WireGuard - the most stable VPN yet

January 5, 2020

Image showing somone sitting at a terminal making decisions about whichcontent to allow and which content to block

WireGuard - The Best VPN Yet

There are two reasons I regularly use a VPN connection on my portable devices; to give myself some privacy when using untrusted networks and to get around network filtering or censorship when traveling abroad. Over the years I've switched between running my own VPN endpoint and paying for a subscription with one of the popular providers. I've recently settled on a new favourite, WireGuard. I've found it to be fast, stable, and unusually tolerant of an unstable network.

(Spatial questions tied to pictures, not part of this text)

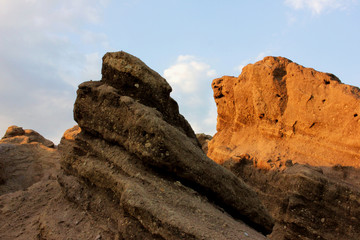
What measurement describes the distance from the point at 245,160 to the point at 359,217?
451cm

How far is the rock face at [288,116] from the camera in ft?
33.7

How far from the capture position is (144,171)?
544 cm

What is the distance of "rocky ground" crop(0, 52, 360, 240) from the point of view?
5023 millimetres

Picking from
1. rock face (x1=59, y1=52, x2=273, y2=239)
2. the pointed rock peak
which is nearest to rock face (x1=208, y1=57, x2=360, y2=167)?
rock face (x1=59, y1=52, x2=273, y2=239)

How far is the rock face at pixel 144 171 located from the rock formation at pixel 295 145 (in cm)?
311

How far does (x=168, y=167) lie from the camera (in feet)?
17.7

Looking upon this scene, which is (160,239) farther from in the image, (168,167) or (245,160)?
(245,160)

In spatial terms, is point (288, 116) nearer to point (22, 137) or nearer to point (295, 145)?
point (295, 145)

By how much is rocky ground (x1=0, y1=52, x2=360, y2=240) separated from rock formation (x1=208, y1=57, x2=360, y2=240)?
4 cm

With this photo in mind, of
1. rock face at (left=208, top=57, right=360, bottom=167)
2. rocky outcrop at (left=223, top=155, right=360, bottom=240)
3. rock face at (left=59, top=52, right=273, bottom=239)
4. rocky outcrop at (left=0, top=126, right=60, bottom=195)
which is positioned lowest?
rocky outcrop at (left=0, top=126, right=60, bottom=195)

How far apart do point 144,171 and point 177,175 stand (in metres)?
0.64

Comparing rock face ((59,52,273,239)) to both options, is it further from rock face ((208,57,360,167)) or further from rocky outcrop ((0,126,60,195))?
rocky outcrop ((0,126,60,195))

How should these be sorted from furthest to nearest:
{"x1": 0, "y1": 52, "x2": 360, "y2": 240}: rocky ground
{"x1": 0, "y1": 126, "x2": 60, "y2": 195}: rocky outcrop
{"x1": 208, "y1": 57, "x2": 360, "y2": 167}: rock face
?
1. {"x1": 0, "y1": 126, "x2": 60, "y2": 195}: rocky outcrop
2. {"x1": 208, "y1": 57, "x2": 360, "y2": 167}: rock face
3. {"x1": 0, "y1": 52, "x2": 360, "y2": 240}: rocky ground

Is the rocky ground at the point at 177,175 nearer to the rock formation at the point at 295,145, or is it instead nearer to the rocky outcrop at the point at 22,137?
the rock formation at the point at 295,145
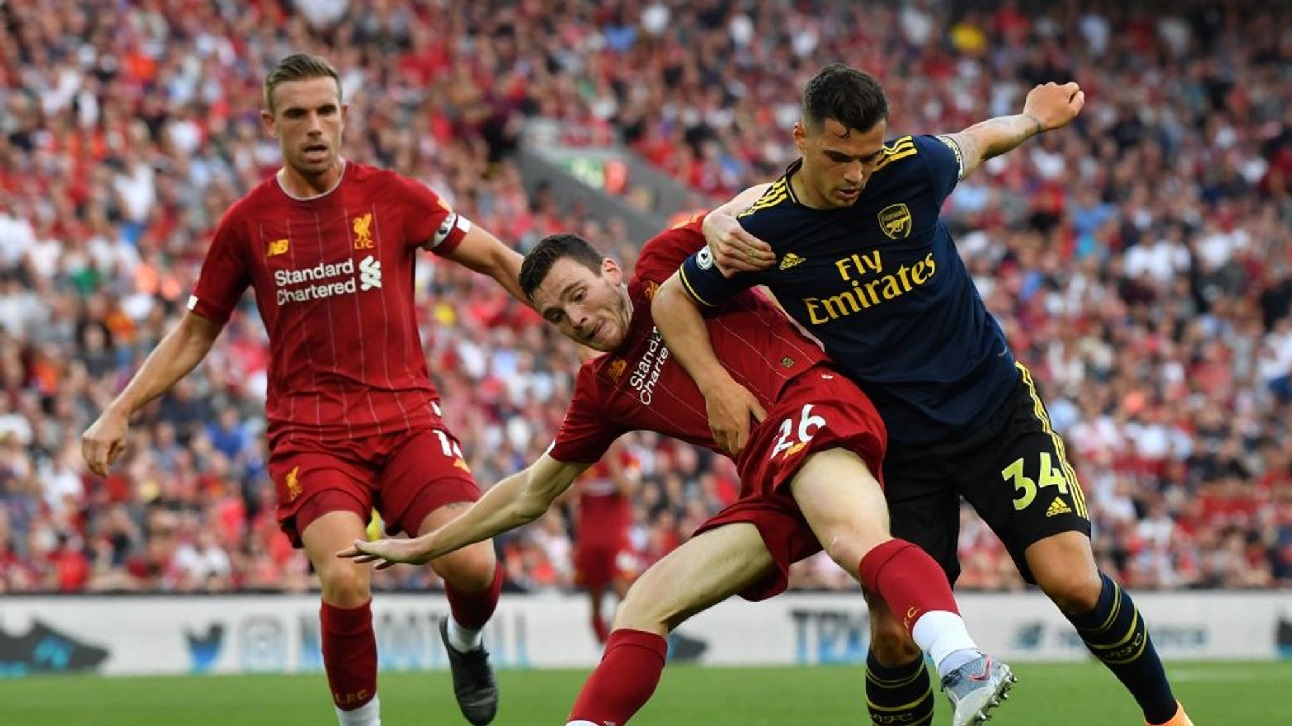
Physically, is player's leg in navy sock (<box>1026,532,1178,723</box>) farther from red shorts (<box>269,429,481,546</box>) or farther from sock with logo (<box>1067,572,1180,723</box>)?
red shorts (<box>269,429,481,546</box>)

In this post I'll take you through how to get set-up with your very own WireGuard VPN.

WireGuard Set-Up

The WireGuard installation instructions are relatively straightforward but I ended up tripping over myself for two reasons:

  • The instructions seem to assume you are setting up a VPN between two servers and not a mobile device.
  • Consequently, I misunderstood how IP addresses were supposed to be allocated to peers.

The instructions below are intended to help avoid these pitfalls.

Installation

There are four main steps to setting up a WireGuard VPN:

  1. Provision (or re-use) a server
  2. Install the WireGuard software
  3. Generate key pairs
  4. Configure your peers

Although WireGuard is build as a peer-to-peer VPN, for an individual use-case it may be easier to think of it in terms of client and server as you work through the installation.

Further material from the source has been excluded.